- What you have to do -
Return every one of the following rows word for word, leaving the pictures out of your answer.

◆ ◆ ◆

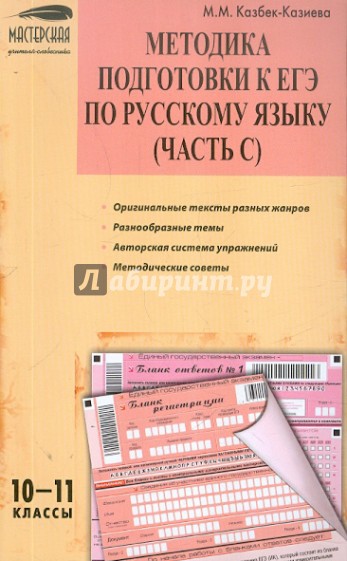 Методика подготовки к ЕГЭ по русскому языку (часть С). 10–11 классы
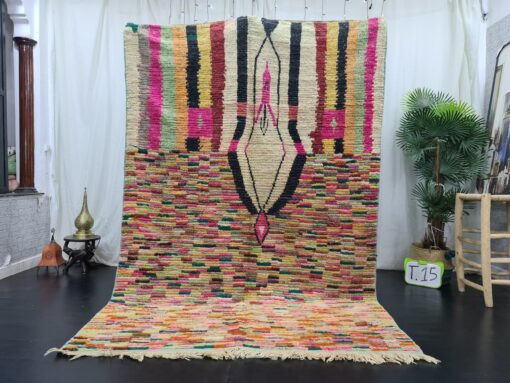 AMAR - Authentic Moroccan Carpet - Patchwork Berber Rug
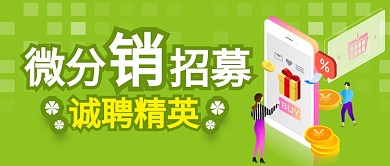 绿色卡通微分销招募诚聘精英公众号首图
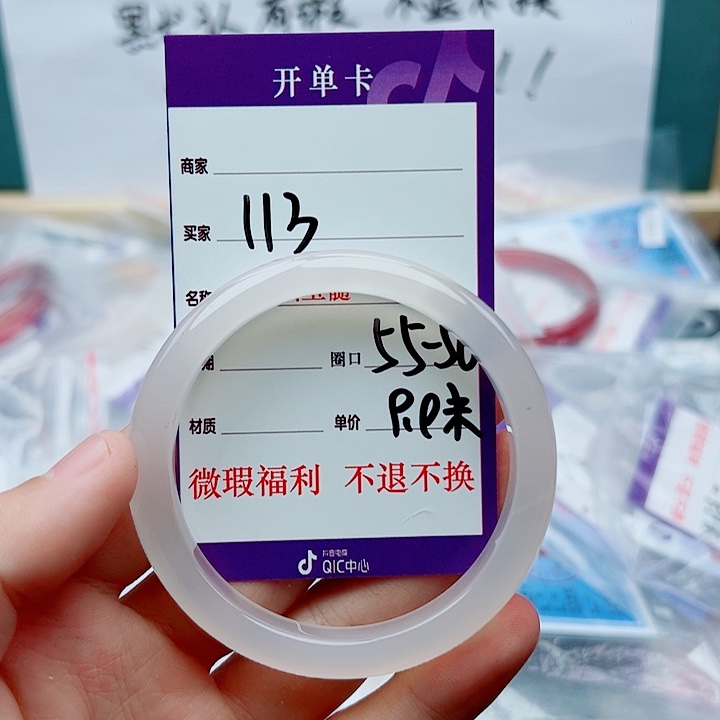 玛瑙/玉髓未镶嵌手镯
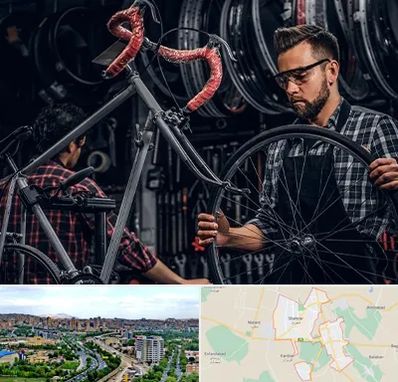 تعمیرات دوچرخه در شهریار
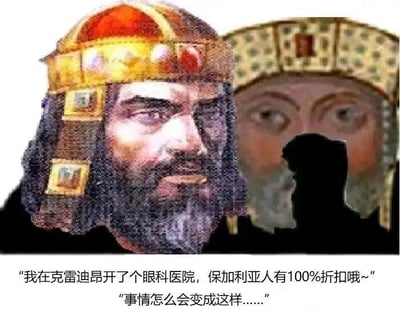 这是一张基于历史事件改编的P图梗图，采用图文混排的形式。图中左侧是拜占庭帝国皇帝巴西尔二世（因克雷迪昂战役后的暴行被称为“保加利亚屠夫”），他神态得意；右侧是保加利亚第一帝国的君主萨穆埃尔，他捂着眼睛，神情无比无奈。图下配有两段对话：巴西尔二世戏谑地说“我在克雷迪昂开了个眼科医院，保加利亚人有100%折扣哦~”，萨穆埃尔则无奈回应“事情怎么会变成这样……”。
这个梗是对1014年克雷迪昂战役历史事件的反讽改编：战役中拜占庭击败保加利亚后，巴西尔二世下令弄瞎15000名保加利亚战俘的眼睛，每100人留一只眼睛带领同伴返回，以此羞辱保加利亚。“眼科医院100%折扣”是荒诞的反讽，暗指免费弄瞎眼睛的暴行，用搞笑的方式解构残酷的历史，制造出荒诞戏谑的效果。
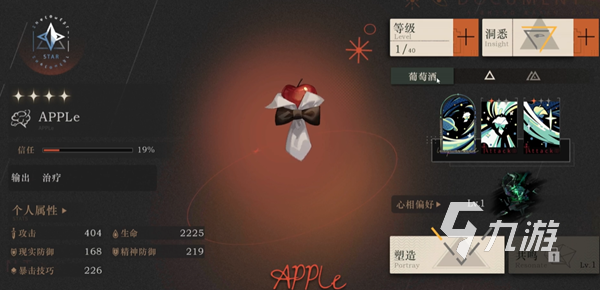 重返未來1999APPLe強度怎么樣 APPLe強度介紹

◆ ◆ ◆

- Completed task -
 Методика подготовки к ЕГЭ по русскому языку (часть С). 10–11 классы
 AMAR - Authentic Moroccan Carpet - Patchwork Berber Rug
 绿色卡通微分销招募诚聘精英公众号首图
 玛瑙/玉髓未镶嵌手镯
 تعمیرات دوچرخه در شهریار
 这是一张基于历史事件改编的P图梗图，采用图文混排的形式。图中左侧是拜占庭帝国皇帝巴西尔二世（因克雷迪昂战役后的暴行被称为“保加利亚屠夫”），他神态得意；右侧是保加利亚第一帝国的君主萨穆埃尔，他捂着眼睛，神情无比无奈。图下配有两段对话：巴西尔二世戏谑地说“我在克雷迪昂开了个眼科医院，保加利亚人有100%折扣哦~”，萨穆埃尔则无奈回应“事情怎么会变成这样……”。
这个梗是对1014年克雷迪昂战役历史事件的反讽改编：战役中拜占庭击败保加利亚后，巴西尔二世下令弄瞎15000名保加利亚战俘的眼睛，每100人留一只眼睛带领同伴返回，以此羞辱保加利亚。“眼科医院100%折扣”是荒诞的反讽，暗指免费弄瞎眼睛的暴行，用搞笑的方式解构残酷的历史，制造出荒诞戏谑的效果。
 重返未來1999APPLe強度怎么樣 APPLe強度介紹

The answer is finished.